Lebanon’s prime minister, Hassan Diab, condemned Friday night’s violence and what he termed efforts to mount a “coup” against the government and manipulate the value of the Lebanese pound.

“The state and the people are being subjected to blackmail,” he said, vowing to defeat corruption in the country.

Lebanon is caught in a spiralling economic crisis, including a rapid devaluation of the Lebanese pound, which has triggered a fresh wave of demonstrations since Thursday.

Local media said the exchange rate had tumbled to 6,000 Lebanese pounds to the dollar on the black market at one point Friday, compared to the official peg of 1,507 in place since 1997.

In Martyrs’ Square in Beirut on Saturday, demonstrators dressed in black and with their faces whitened carried a coffin draped with the Lebanese flag in a symbolic funeral for their crisis-ridden country.Advertisement

President Michel Aoun has announced that the central bank will implement measures from Monday including “feeding dollars into the market”, in a bid to support the Lebanese pound.
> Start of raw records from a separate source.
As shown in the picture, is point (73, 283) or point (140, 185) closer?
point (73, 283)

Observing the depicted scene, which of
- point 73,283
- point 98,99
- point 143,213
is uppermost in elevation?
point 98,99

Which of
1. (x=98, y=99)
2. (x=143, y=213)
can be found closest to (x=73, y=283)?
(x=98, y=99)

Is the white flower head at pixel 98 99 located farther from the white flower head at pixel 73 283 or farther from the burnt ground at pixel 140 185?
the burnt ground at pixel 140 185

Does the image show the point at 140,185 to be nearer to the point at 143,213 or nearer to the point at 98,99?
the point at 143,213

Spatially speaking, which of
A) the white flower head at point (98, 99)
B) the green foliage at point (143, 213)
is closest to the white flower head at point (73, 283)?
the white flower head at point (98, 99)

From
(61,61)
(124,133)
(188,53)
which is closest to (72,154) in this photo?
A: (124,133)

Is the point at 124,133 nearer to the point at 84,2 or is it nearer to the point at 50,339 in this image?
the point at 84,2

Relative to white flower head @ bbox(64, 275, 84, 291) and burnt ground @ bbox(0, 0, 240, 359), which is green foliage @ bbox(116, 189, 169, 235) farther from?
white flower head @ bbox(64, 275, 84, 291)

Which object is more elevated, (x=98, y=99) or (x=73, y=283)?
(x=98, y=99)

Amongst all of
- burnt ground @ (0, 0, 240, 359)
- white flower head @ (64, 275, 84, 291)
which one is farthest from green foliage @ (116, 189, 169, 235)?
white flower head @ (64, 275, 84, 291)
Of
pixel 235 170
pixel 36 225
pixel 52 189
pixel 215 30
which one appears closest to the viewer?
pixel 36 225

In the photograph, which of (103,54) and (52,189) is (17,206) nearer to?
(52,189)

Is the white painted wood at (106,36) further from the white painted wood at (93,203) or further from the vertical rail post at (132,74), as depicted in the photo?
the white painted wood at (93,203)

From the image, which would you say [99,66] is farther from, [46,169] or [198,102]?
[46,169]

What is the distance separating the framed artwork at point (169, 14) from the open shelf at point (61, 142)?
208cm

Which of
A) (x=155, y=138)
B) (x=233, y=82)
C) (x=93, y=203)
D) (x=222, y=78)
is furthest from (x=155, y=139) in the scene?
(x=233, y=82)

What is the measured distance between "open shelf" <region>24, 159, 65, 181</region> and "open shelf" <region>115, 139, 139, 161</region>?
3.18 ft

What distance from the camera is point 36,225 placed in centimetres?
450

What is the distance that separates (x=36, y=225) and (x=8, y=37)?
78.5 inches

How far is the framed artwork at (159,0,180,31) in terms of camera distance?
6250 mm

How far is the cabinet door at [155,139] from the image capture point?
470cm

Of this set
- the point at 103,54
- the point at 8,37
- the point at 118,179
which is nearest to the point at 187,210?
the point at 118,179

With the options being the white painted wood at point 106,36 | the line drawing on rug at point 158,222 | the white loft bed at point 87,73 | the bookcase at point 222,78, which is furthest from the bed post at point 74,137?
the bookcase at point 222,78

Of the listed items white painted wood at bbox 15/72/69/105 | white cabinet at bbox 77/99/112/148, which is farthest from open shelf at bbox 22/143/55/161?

Despite the pledges, some 200 young men gathered on mopeds in central Beirut on Friday night, some of them defacing shop fronts and setting fire to stores.

Security forces fired tear gas to disperse them and some of the young men threw stones and firecrackers.

People also took to the streets in the cities of Saida and Kfar Roummane, in the south, to denounce the economic crisis.

Diab called on officials to assess damage in central Beirut. Former premier Saad Hariri toured the area, condemning vandalism and riots.

Interior minister Mohammed Fahmi said security forces would find those responsible for damaging property in the capital.

Lebanon – one of the most indebted countries in the world, with a sovereign debt of more than 170% of GDP – went into default in March. Unemployment has soared to 35% nationwide.

It started talks with the International Monetary Fund last month in a bid to unlock billions of dollars in financial aid. Dialogue is ongoing.

The country enforced a lockdown in mid-March to stem the spread of the novel coronavirus, dealing a further blow to businesses.